Southeastern Surgical Associates, Department of Surgery, Cape Cod Hospital, Hyannis, MA 02601, USA.
J Vasc Surg. 2012 Jun;55(6):1701-5. doi: 10.1016/j.jvs.2011.12.016. Epub 2012 Jan 23.
There has been an increasing awareness of the superiority of native arteriovenous fistulas (AVFs) over prosthetic grafts for dialysis access. Many AVFs fail to mature, however, and others develop stenosis while in use. There is growing experience in treating these patients in the interventional suite with percutaneous balloon angioplasty. These procedures, however, are expensive, uncomfortable, and inconvenient for patients and physicians, and involve exposure to radiation and intravenous contrast in patients who are often not on dialysis. This study reviews our experience with ultrasound-guided angioplasty of AVFs in the office setting.
A retrospective review was performed of all patients treated in our practice with ultrasound-guided AVF angioplasty, from May 2009 to April 2011. The need for intervention was determined by examination and duplex ultrasound. All patients referred to the practice with failing or nonmaturing AVFs were treated in the office under ultrasound guidance, unless a central venous stenosis was suspected.
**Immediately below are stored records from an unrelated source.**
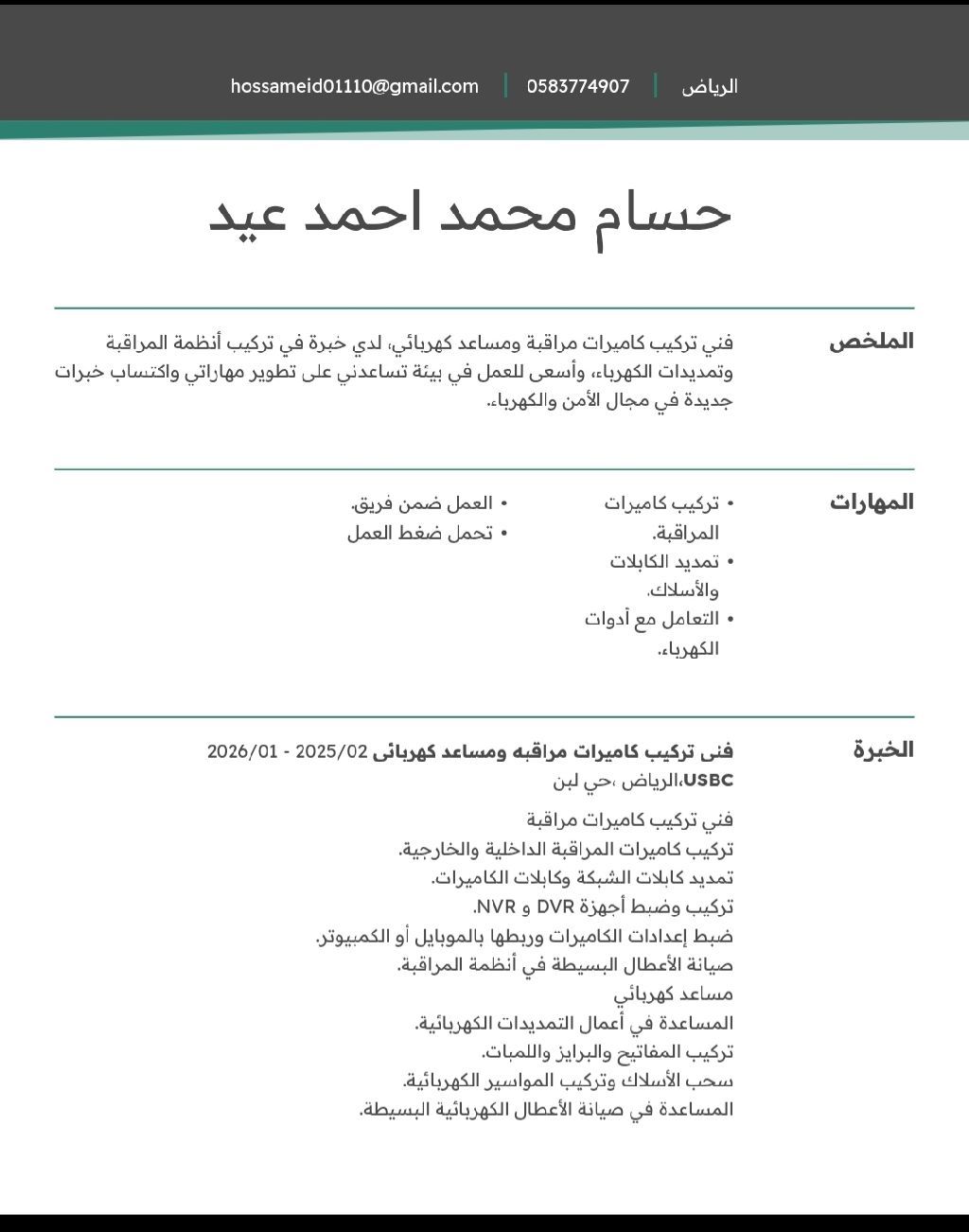 الرياض | 0583774907 | hossameid01110@gmail.com

حسام محمد احمد عيد

الملخص

فني تركيب كاميرات مراقبة ومساعد كهربائي، لدي خبرة في تركيب أنظمة المراقبة وتمديدات الكهرباء، وأسعى للعمل في بيئة تساعدني على تطوير مهاراتي واكتساب خبرات جديدة في مجال الأمن والكهرباء.

المهارات

• تركيب كاميرات المراقبة.
• تمديد الكابلات والأسلاك.
• التعامل مع أدوات الكهرباء.

• العمل ضمن فريق.
• تحمل ضغط العمل

الخبرة

فنى تركيب كاميرات مراقبه ومساعد كهربائى 2025/02 - 2026/01
USBC،الرياض ،حي لبن

فني تركيب كاميرات مراقبة
تركيب كاميرات المراقبة الداخلية والخارجية.
تمديد كابلات الشبكة وكابلات الكاميرات.
تركيب وضبط أجهزة DVR و NVR.
ضبط إعدادات الكاميرات وربطها بالموبايل أو الكمبيوتر.
صيانة الأعطال البسيطة في أنظمة المراقبة.
مساعد كهربائي
المساعدة في أعمال التمديدات الكهربائية.
تركيب المفاتيح والبرايز واللمبات.
سحب الأسلاك وتركيب المواسير الكهربائية.
المساعدة في صيانة الأعطال الكهربائية البسيطة.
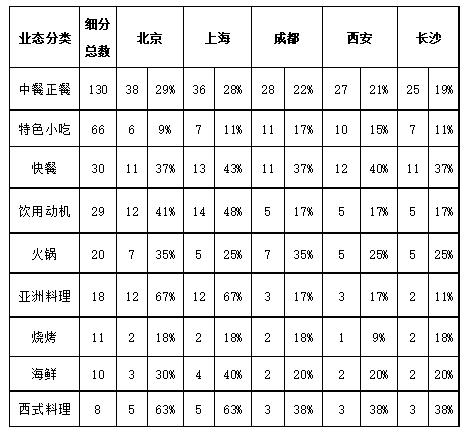 | 业态分类 | 细分总数 | 北京 | | 上海 | | 成都 | | 西安 | | 长沙 | |
|---|---|---|---|---|---|---|---|---|---|---|---|
| 中餐正餐 | 130 | 38 | 29% | 36 | 28% | 28 | 22% | 27 | 21% | 25 | 19% |
| 特色小吃 | 66 | 6 | 9% | 7 | 11% | 11 | 17% | 10 | 15% | 7 | 11% |
| 快餐 | 30 | 11 | 37% | 13 | 43% | 11 | 37% | 12 | 40% | 11 | 37% |
| 饮用动机 | 29 | 12 | 41% | 14 | 48% | 5 | 17% | 5 | 17% | 5 | 17% |
| 火锅 | 20 | 7 | 35% | 5 | 25% | 7 | 35% | 5 | 25% | 5 | 25% |
| 亚洲料理 | 18 | 12 | 67% | 12 | 67% | 3 | 17% | 3 | 17% | 2 | 11% |
| 烧烤 | 11 | 2 | 18% | 2 | 18% | 2 | 18% | 1 | 9% | 2 | 18% |
| 海鲜 | 10 | 3 | 30% | 4 | 40% | 2 | 20% | 2 | 20% | 2 | 20% |
| 西式料理 | 8 | 5 | 63% | 5 | 63% | 3 | 38% | 3 | 38% | 3 | 38% |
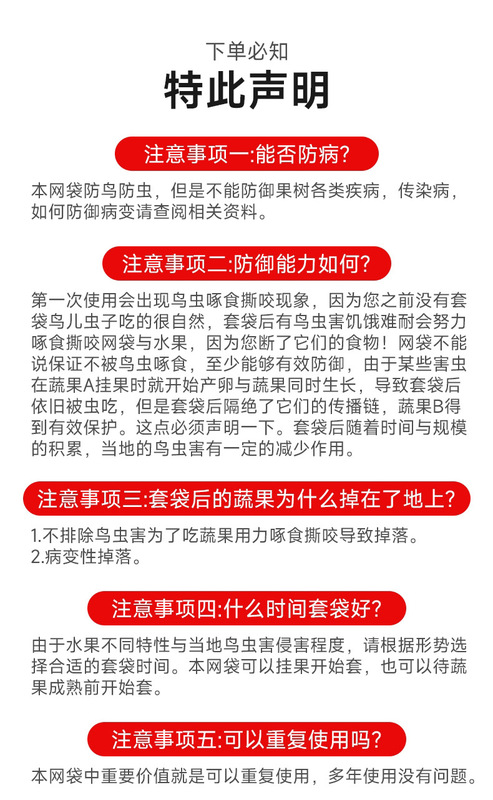 下单必知

特此声明

注意事项一:能否防病?

本网袋防鸟防虫，但是不能防御果树各类疾病，传染病，如何防御病变请查阅相关资料。

注意事项二:防御能力如何?

第一次使用会出现鸟虫啄食撕咬现象，因为您之前没有套袋鸟儿虫子吃的很自然，套袋后有鸟虫害饥饿难耐会努力啄食撕咬网袋与水果，因为您断了它们的食物！网袋不能说保证不被鸟虫啄食，至少能够有效防御，由于某些害虫在蔬果A挂果时就开始产卵与蔬果同时生长，导致套袋后依旧被虫吃，但是套袋后隔绝了它们的传播链，蔬果B得到有效保护。这点必须声明一下。套袋后随着时间与规模的积累，当地的鸟虫害有一定的减少作用。

注意事项三:套袋后的蔬果为什么掉在了地上?

1.不排除鸟虫害为了吃蔬果用力啄食撕咬导致掉落。
2.病变性掉落。

注意事项四:什么时间套袋好?

由于水果不同特性与当地鸟虫害侵害程度，请根据形势选择合适的套袋时间。本网袋可以挂果开始套，也可以待蔬果成熟前开始套。

注意事项五:可以重复使用吗?

本网袋中重要价值就是可以重复使用，多年使用没有问题。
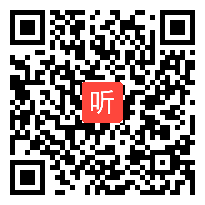 听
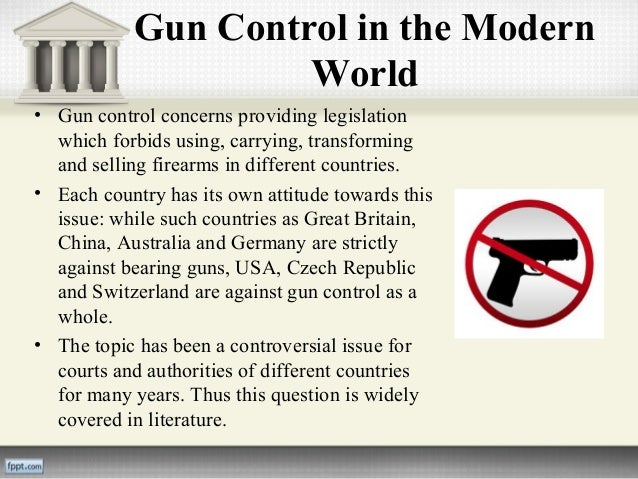 Gun Control in the Modern World

• Gun control concerns providing legislation which forbids using, carrying, transforming and selling firearms in different countries.
• Each country has its own attitude towards this issue: while such countries as Great Britain, China, Australia and Germany are strictly against bearing guns, USA, Czech Republic and Switzerland are against gun control as a whole.
• The topic has been a controversial issue for courts and authorities of different countries for many years. Thus this question is widely covered in literature.

fppt.com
All procedures were performed with the patient under local anesthesia by a single surgeon, and preprocedure, periprocedure, and postprocedure ultrasounds were performed in a single vascular laboratory.
There were 31 AVFs in 30 patients in the study. Fifty-five interventions were performed, 48 for AVFs failing to mature and seven for stenosis in functioning AFVs. The 90-day patency was 93%. The overall complication rate was 11%. Two patients had proximal stenosis that could not be crossed (one patient required surgical revision and one patient refused further treatment and thrombosed). There were four perifistular hematomas; three of these resulted in AFV thrombosis. No patients required hospitalization or urgent surgical intervention. Eighty-five percent of patients treated for AVF failing to mature achieved a functional fistula.
AVF intervention can be performed safely and effectively under ultrasound guidance in the office setting and is a valuable tool in the management of dialysis access patients.
人们越来越认识到,原生动静脉瘘(AVF)在用于透析通路方面优于人工移植物。然而,许多 AVF 未能成熟,而其他 AVF 在使用过程中会出现狭窄。在介入套房中,使用经皮球囊血管成形术治疗这些患者的经验越来越多。然而,这些手术对于患者和医生来说既昂贵又不舒服,也不方便,并且涉及到对经常不在透析中的患者进行辐射和静脉造影剂暴露。本研究回顾了我们在办公室环境下使用超声引导的 AVF 血管成形术治疗这些患者的经验。
对 2009 年 5 月至 2011 年 4 月期间在我们诊所接受超声引导的 AVF 血管成形术治疗的所有患者进行回顾性分析。根据检查和双功能超声确定干预的必要性。所有被转诊到诊所的 AVF 出现功能障碍或发育不良的患者,除非怀疑存在中心静脉狭窄,否则均在办公室环境下进行超声引导下治疗。所有手术均由一名外科医生在局部麻醉下进行,并且在单个血管实验室中进行术前、术中及术后超声检查。
研究中共有 30 名患者的 31 个 AVF。进行了 55 次干预,48 次用于 AVF 发育不良,7 次用于功能正常的 AVF 狭窄。90 天通畅率为 93%。总的并发症发生率为 11%。两名患者近端狭窄无法通过(一名患者需要手术修复,一名患者拒绝进一步治疗并发生血栓形成)。有 4 例动静脉瘘周围血肿,其中 3 例导致动静脉瘘血栓形成。没有患者需要住院或紧急手术干预。85%接受 AVF 发育不良治疗的患者获得了功能正常的瘘管。
在办公室环境下,超声引导下的 AVF 干预可以安全有效地进行,是透析通路患者管理的有效工具。